* Provided passage:
★ ★ ★

Chris Tottman discusses his hopes and fears for the next ten years.
- A new category of venture capital. It’s got to be so much more than just a fund.
- For me, calmness is the key and it’s changing the way I operate.
- Spinning the flywheel of success ever faster.
This is the first in a series of 15 episodes in which we asked Notion team members and our portfolio founders to answer four questions in the context of this new decade.
- What is your ambition for the coming decade?
- What do you consider your biggest challenges?
- What is success?
- What is your greatest wish for the European tech ecosystem?
Who are you?
I’m Chris Tottman, founder of Notion, Father of 4. Partner at Notion. I love biking!
What is your biggest ambition for this coming decade?
For me it’s all about the company we build at Notion: the investments we make; the relationships we build. We are a firm of operators so we think a lot about our category, and we have always believed we need to be about more than money, which is just a commodity after all.
When I consider that ambition a football club comes to mind – FC Barcelona – and one of their values is “we are more than a club.” I think we at Notion need to be more than venture capitalists and more than a fund, so the biggest challenge for me is to build an entirely new category of venture capital firm. Really thinking about the problem we want to solve, how do we define it, and how do we bring people along on our journey.
What is the biggest challenge to achieving that vision?
In the traditional VC model you have to raise a lot of capital under a mandate, you have to build a brand, you have to get out into the market to find amazing founders, back the right ones and help them scale.
You then have to cope with the survival events – of which there are many – so you become an aggregator of those survival events as well as amazing people solving incredible problems.
Then you really have to think about how really help those people scale.
Over the last five years we have built our value-added platform which is unique and has differentiated us in the market.
We have launched a VC academy called Included VC which brings underrepresented groups into the industry, which we are doing with other VC partners.

★ ★ ★

* What you have to do: Rewrite the Chris Tottman interview from "In the traditional" to "those people scale.", changing every "survival events" to "setbacks".

* Dataset entries:

★ ★ ★

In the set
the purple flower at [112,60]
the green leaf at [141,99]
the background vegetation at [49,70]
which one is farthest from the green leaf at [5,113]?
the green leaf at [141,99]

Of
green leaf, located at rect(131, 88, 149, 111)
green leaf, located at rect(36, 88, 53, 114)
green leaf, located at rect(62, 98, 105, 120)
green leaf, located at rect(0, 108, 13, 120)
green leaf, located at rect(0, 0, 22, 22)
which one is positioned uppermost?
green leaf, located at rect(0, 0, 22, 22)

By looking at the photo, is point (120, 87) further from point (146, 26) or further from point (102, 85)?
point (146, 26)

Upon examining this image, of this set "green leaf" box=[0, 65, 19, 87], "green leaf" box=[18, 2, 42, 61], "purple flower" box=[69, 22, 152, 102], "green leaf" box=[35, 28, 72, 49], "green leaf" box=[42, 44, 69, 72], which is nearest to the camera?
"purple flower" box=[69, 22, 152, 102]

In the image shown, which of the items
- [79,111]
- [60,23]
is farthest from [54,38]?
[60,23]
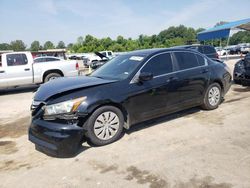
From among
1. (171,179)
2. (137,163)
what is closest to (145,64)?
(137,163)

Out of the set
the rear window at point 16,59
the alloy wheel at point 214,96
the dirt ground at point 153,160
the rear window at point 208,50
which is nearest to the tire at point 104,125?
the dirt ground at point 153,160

★ ★ ★

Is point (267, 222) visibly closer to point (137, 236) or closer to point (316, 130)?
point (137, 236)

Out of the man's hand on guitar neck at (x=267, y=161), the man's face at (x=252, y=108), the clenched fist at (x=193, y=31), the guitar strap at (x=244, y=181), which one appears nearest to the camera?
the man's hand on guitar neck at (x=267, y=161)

★ ★ ★

* Response below:
In the traditional VC model you have to raise a lot of capital under a mandate, you have to build a brand, you have to get out into the market to find amazing founders, back the right ones and help them scale.
You then have to cope with the setbacks – of which there are many – so you become an aggregator of those setbacks as well as amazing people solving incredible problems.
Then you really have to think about how really help those people scale.